#### [Document text]
════════════════════
For NASA, this weekend is special. Sunday marks the 56th anniversary of the Apollo 11 moon landing — humanity's first steps on another world — July 20, 1969.

As the only space agency on Earth able to boast such an accomplishment, those at NASA view the date with wide recognition.

This year, however, some within NASA will mark the occasion amid what they see as an institution under attack, both from outside and from within.

 

A group of NASA employees and their supporters in Washington, D.C., will hold a demonstration to protest what they view as detrimental preemptive compliance within space agency leadership to execute potential cuts to science programs and staffing, based on the White House's 2026 budget request, which has not yet been enacted into law.

 

The grassroots demonstration, endorsed by the Goddard Engineers, Scientists and Technicians Association, is the second planned by the organizing group, NASA Needs Help, which led a similar protest on June 30 to give voice to those in NASA wanting to speak out as private citizens to raise awareness of the irreparable cuts already happening within the space agency.

 

"The public has heard that NASA is under attack, that the president's budget request would slash our nation's aeronautics and space administration.

What most people don't know is that it's happening now," Marshall Finch, a NASA contract worker helping organize the protest, told Space.com.

Finch said his views and actions are his own and not representative of his employer or NASA. NASA Needs Help is responding to what it sees as NASA leadership treating the White House's 2026 budget request as a mandate.

 

"Under pressure from the White House, OMB and DOGE, NASA's administration is shredding NASA every day, and it's happening quickly," Finch said, referring to the Office of Management and Budget and the Department of Government Efficiency, initially led by SpaceX CEO Elon Musk.
════════════════════
#### [Task objective]
Could you pick up the article on the NASA employees' protest after its final sentence and continue it?

Excerpts from a spatial dataset
════════════════════
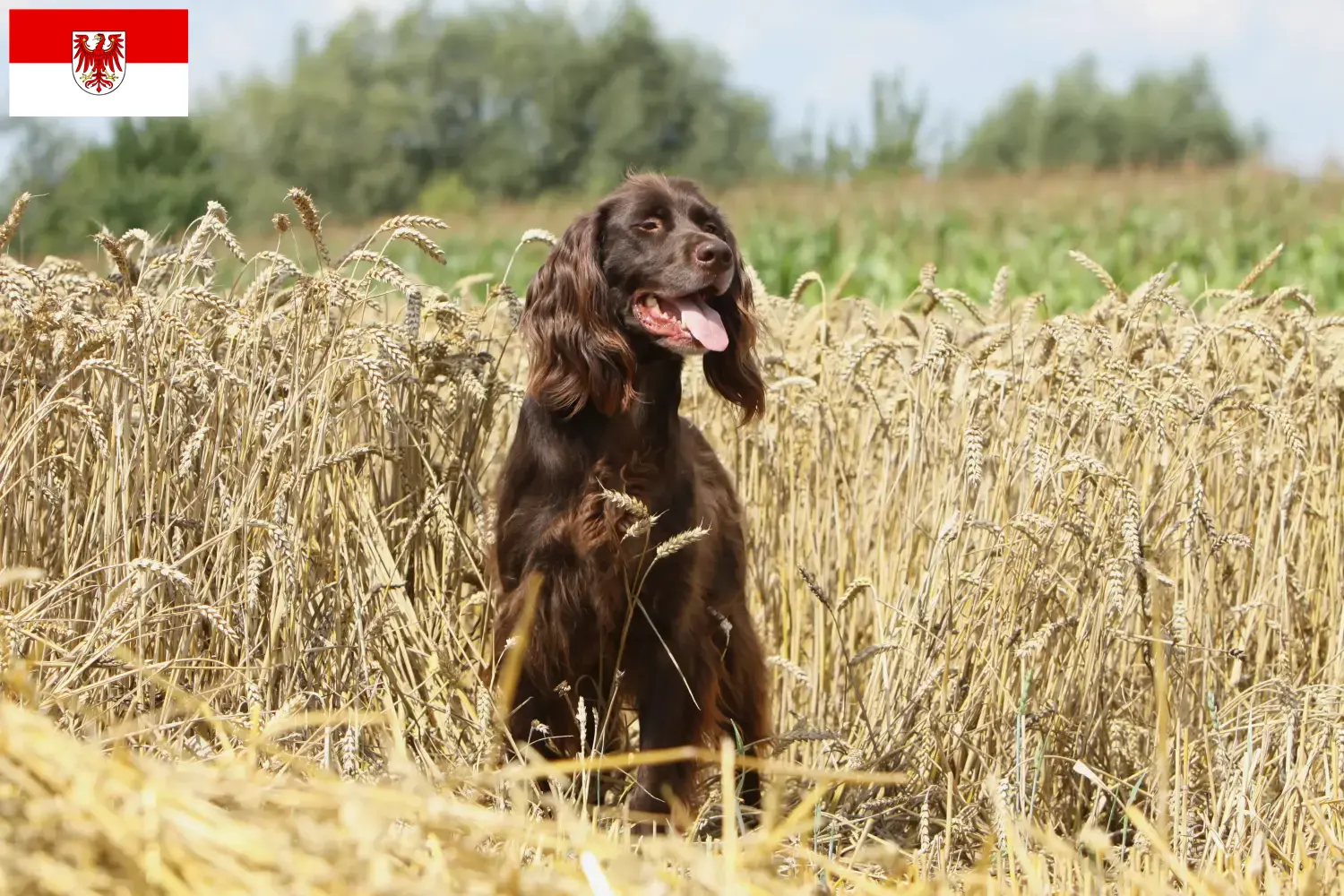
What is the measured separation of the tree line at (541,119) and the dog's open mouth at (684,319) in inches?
1512

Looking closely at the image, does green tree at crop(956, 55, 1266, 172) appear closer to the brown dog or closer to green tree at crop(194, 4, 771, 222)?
green tree at crop(194, 4, 771, 222)

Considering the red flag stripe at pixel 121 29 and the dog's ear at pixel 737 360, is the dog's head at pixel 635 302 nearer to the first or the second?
the dog's ear at pixel 737 360

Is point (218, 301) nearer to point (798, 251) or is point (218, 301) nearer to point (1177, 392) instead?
point (1177, 392)

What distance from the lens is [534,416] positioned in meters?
3.04

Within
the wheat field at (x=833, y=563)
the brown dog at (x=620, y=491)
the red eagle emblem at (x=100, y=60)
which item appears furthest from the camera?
the red eagle emblem at (x=100, y=60)

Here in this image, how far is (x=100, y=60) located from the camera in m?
4.65

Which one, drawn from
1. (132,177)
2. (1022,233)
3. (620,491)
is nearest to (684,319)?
(620,491)

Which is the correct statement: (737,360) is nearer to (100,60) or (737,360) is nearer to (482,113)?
(100,60)

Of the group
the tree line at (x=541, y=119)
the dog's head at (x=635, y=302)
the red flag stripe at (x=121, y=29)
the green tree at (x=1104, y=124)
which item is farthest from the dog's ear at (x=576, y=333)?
the green tree at (x=1104, y=124)

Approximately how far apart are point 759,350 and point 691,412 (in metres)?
0.29

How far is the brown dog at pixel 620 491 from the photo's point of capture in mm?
2959

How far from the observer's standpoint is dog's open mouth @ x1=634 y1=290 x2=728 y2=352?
304 cm

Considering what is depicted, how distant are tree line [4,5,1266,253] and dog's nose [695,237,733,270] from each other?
38.5 metres

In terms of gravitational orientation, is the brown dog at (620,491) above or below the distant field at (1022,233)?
below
════════════════════
#### [Final result]
When reached for comment, NASA officials confirmed their awareness of the upcoming protest, but said the space agency has no affiliation with the demonstration.

 

The 2026 budget request slashes NASA science funding by 47% and overall agency funding by 24%, with the heaviest impacts felt by Earth science (especially climate research) and deep-space planetary missions, some of which are still in active operation, transmitting data.

Canceling many of these missions (there are 41 on the chopping block) also poses risks to national security, the nation's ability to track natural disasters, as well as America's overall dominance in space, scientists have said.

 

Morale at facilities like NASA's Goddard Space Flight Center in Maryland has plummeted.

One scientist who attended the June 30 demonstration works as a postdoc at Goddard, through a contractor, on the LISA (Laser Interferometer Space Antenna) mission, and told Space.com the past few years at NASA have been their "absolute dream job."

 

"I love it," said the Goddard scientist, who wished to remain anonymous for fear of retribution. "And this year has been an utter nightmare that has not stopped since January."

For months, NASA leadership has acknowledged the possibility of Reductions in Force (RIFs), but employees say details have been vague.

"Mackenzie Lystrup and Janet Petro have repeatedly discussed in their town halls these Reductions in Force," the Goddard scientist said, naming the facility's director and NASA's former acting administrator, respectively.

"I hear them say that we are preparing for RIFs, because that has been what the President or the OMB has sort of ordered, but they aren't forthcoming with any details."

 

At the same time, the Deferred Resignation Program (DRP) — a voluntary separation effort that promises certain benefits for quitting your job — is already quietly pushing NASA staff out.

More than 2,000 senior leadership staff are expected to leave through the agency's DRP initiatives, according to a Politico report.

"They're basically just trying to get as many people to quit and leave NASA as possible … It'll make the RIFs easier when they come later this year," the Goddard scientist said.

"We are seeing more and more people taking this now, while the window is still open. I think that's kind of because we don't know what will happen after that window closes, and it might be a worse scenario than the current one."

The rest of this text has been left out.